В середине марта ему могло представляться, что он руководствовался правильными предчувствиями, отказавшись ехать в Париж. Вслед за взрывом во Франции восстала Вена, за ней Берлин. Полякам нечего было сидеть дольше во Франции. Централизация сама бросила эмигрантам лозунг возвращения на родину. Сразу же двинулась волна эмигрантов: из Парижа и Лондона — через Брюссель — в направлении Берлина. Люди спешили, редко кто задерживался, чтобы побеседовать и попрощаться с Лелевелем. Зверковский «приехал сюда, зашел, не застал меня, погулял по городу и поехал дальше». Лелевель с известным скептицизмом наблюдал за этим массовым переселением; на вопросы иностранцев отвечал, что собирается в Польшу (он взял даже паспорт «в Пруссию, Австрию и Германию»), но не спешил с отъездом. Как вскоре оказалось, он был прав, что не отправился сразу.
Уже 14 апреля Зверковский сообщал ему: «Едва только я прибыл в Познань, как должен был скрываться от ареста и тюрьмы… Сегодня все диктуют пушки и ружья. Мы прячемся и сегодня выезжаем во Вроцлав, а оттуда в Краков… Организуют только четыре эскадрона и четыре батальона, остальных распускают. Эмигрантам не разрешают пребывание, зачем же тебе приезжать. Все пошло вкривь и вкось. Были небольшие столкновения. Письма перехватывают, статьи печатают только против нас… Таково наше критическое положение». Несколько недель спустя познаньское восстание было подавлено превосходящими прусскими силами. Демократические деятели из эмиграции искали теперь базы для своей деятельности в Галиции. Но между тем и Краков подвергся бомбардировке, австрийские власти также высылали из страны эмигрантов. Вопреки ожиданиям революция не подорвала мощи царизма и лишь на время поколебала австрийскую и прусскую монархии. Развеялись надежды на чудесное воскрешение Польши. Более того, революция клонилась к упадку и на Западе. Буржуазия — французская, немецкая и итальянская, — напуганная требованиями народа, переходила на сторону «защитников порядка».
Следя за развитием событий со своего брюссельского наблюдательного пункта, Лелевель не хотел пребывать в бездействии. Двигаться с места не было смысла, однако можно было поднять голос издали, если этот голос что-то значил и мог чем-либо быть полезен польскому делу. В середине апреля Лелевель опубликовал во французской и немецкой прессе открытое письмо к своему старому знакомому Карлу Валькеру. Этот уже пожилой либеральный политик из Бадена играл теперь большую роль в немецком объединительном движении.

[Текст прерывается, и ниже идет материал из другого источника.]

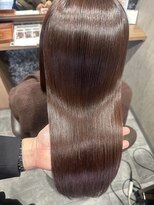 テラスヘア センダイ(TERRACE hair SENDAI)&nbsp;看板メニュー髪質改善縮毛矯正カットトリートメント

Лелевель приветствовал его во имя польско-немецкого братства и просил противодействовать шовинизму тех немцев, которые отказывали полякам в свободах в Познаньском княжестве и на Поморье. Это был не единственный случай, когда Лелевель упоминал о польской принадлежности Гданьского Поморья. Уроженец Варшавы, связанный душевно с Вильной, он хорошо понимал значение западных земель, населенных поляками. Об отвоевании Силезии народом он говорил студентам еще перед 1830 годом. Он не забыл о том, как горячо приветствовали жители Вармии и Мазур участников ноябрьского восстания, когда те складывали оружие на прусской границе. Отправляя в страну эмиссаров «Молодой Польши», он помнил и о Поморье. «Уже 8 лет я старался, но лишь теперь удалось связаться с кашубами», — сообщал он Зверковскому в 1839 году. Теперь, в апреле 1848 года, он писал Ворцелю, оставленному в Париже на страже интересов Демократического общества: «Если бы французская дипломатия затронула польский вопрос, то пусть помнит, пусть упорно стоит на том, что Гданьск и Кашубы (Prusse Occidentale) — это Польша».